= Dilettante Music =

Online classical music hub

Dilettante was an online classical music hub based in London, England. The platform enabled classical music fans from around the world to connect and share with each other. The site saw a major redesign in May 2009 which implemented "new ticketing, media and retail partners, video tutorials, a new personalized homepage, Dilettante Radio, a discussion forum and Dilettante Guru, a site-wide search tool." At its peak, Dilettante claimed to have over 15,000 unique visitors each month from over 100 countries.

As of December 2010, Dilettante Music has been taken off-line, citing financial difficulties.

==History==

Dilettante was founded in January 2008 by Juliana Farha, a Canadian journalist and businesswoman who believed that social media was the ideal tool to support classical music and musicians.

===Digital Composer-in-Residence===

In 2009 Dilettante held a 'Digital Composer-in-Residence' competition which was the first such position to be offered anywhere in the world.

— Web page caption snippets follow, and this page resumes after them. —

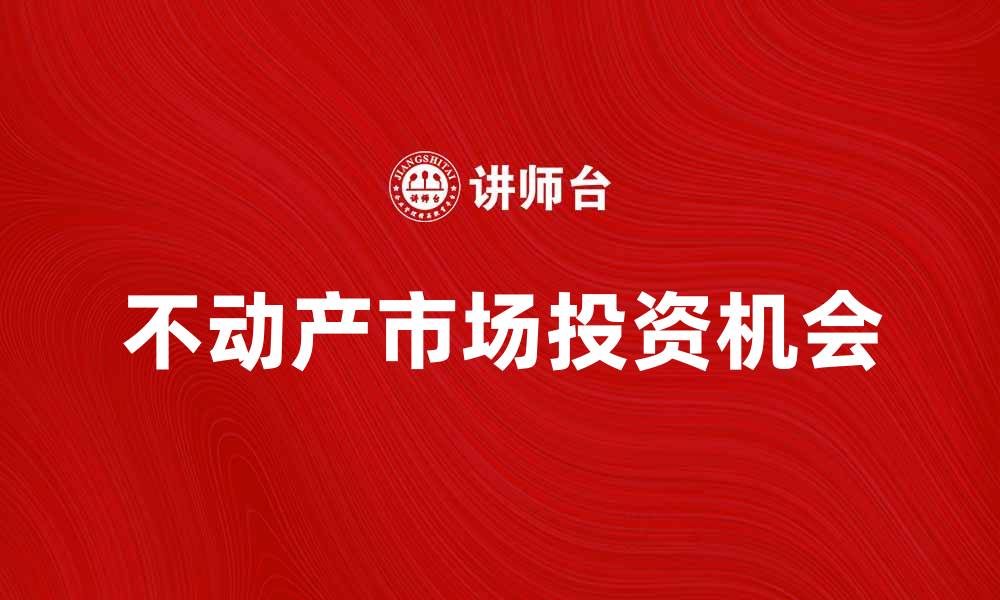 文章不动产市场发展趋势与投资机会分析的缩略图
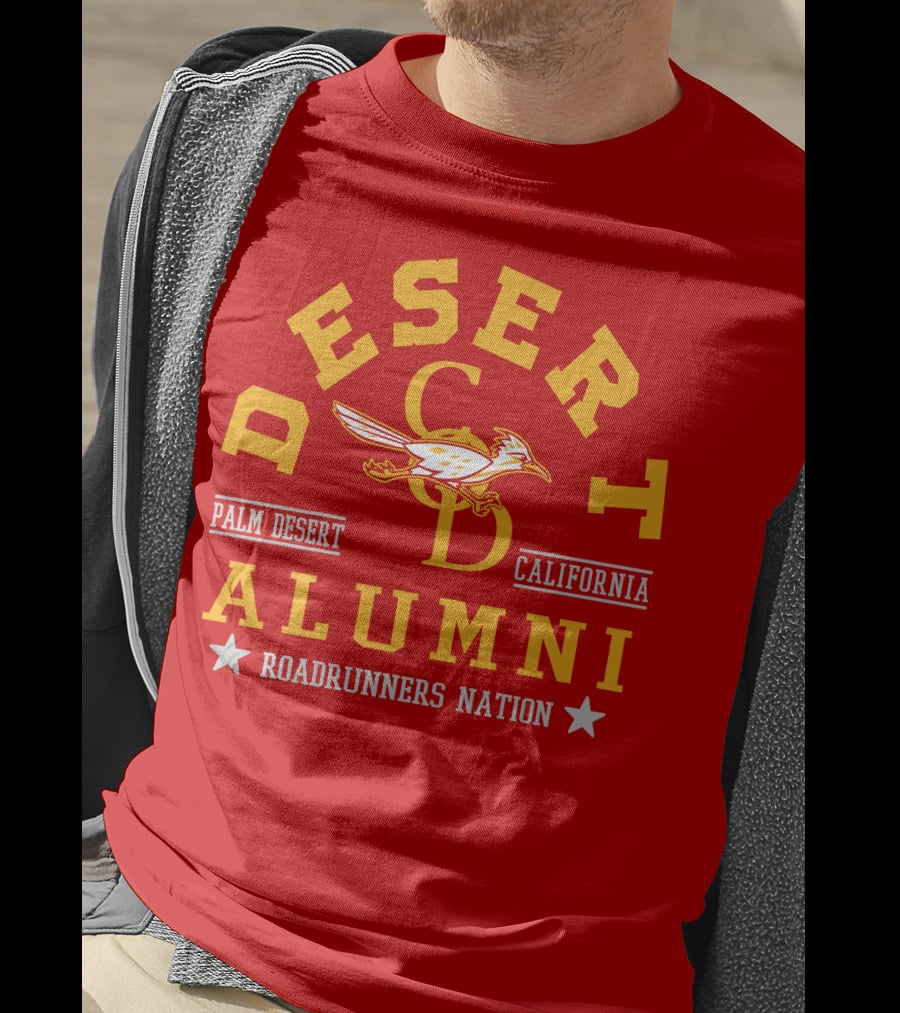 Desert Alumni Palm Desert California Roadrunners Nation T-Shirt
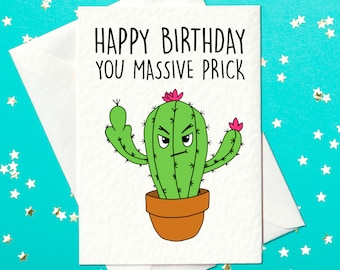Happy Birthday You Massive Prick - Funny Birthday Card - Birthday Card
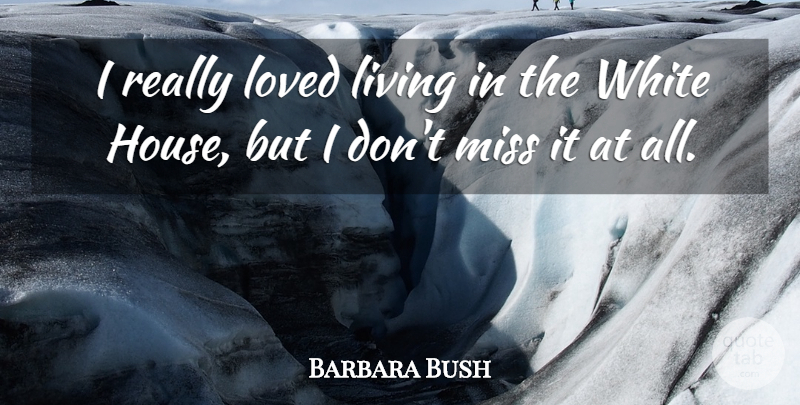 Barbara Bush Quote About White, Missing, House: I Really Loved Living In...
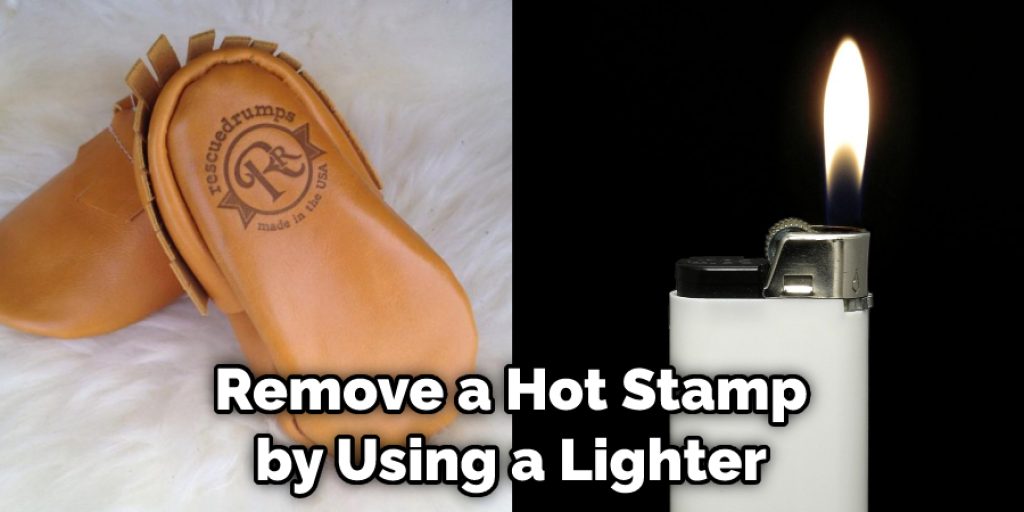Remove a Hot Stamp by Using a Lighter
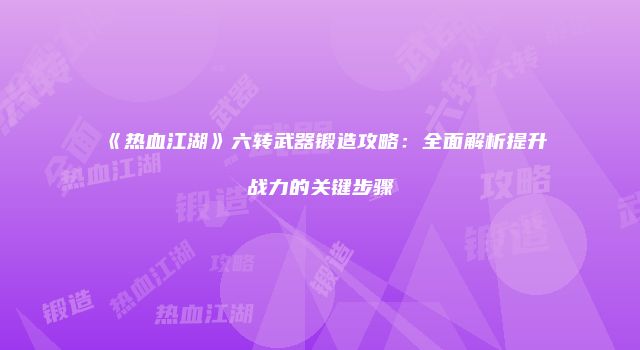 《热血江湖》六转武器锻造攻略:全面解析提升战力的关键步骤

The competition consisted of a preliminary period where applicants were judged on their compositions by a judging panel including Nico Muhly, Michael Christie and Jennifer Higdon, a period with voting open to the public, and a final event held at Wilton's Music Hall, London. The final took place on November 5, 2009 and was presented by conductor Charles Hazlewood. The finalists were Canadian Aaron Gervais, Taiwanese Chiayu and American David T. Little, whose compositions were performed by the London Sinfonietta alongside works that inspired them, including pieces by "great modernist iconoclasts, Charles Ives and György Ligeti... [and] Jonathan Harvey, a composer of lofty spiritual inclinations." The title was won by David T. Little who took a £1,000 prize and has a dedicated section on the website.

==Awards==

In 2009, Dilettante was shortlisted for 'Website of the Year' on The Good Web Guide, who said that the site "aims to break down the barriers to classical music by connecting organisations and musicians with audiences, listeners with recorded and live music, and members of the worldwide classical community with each other.".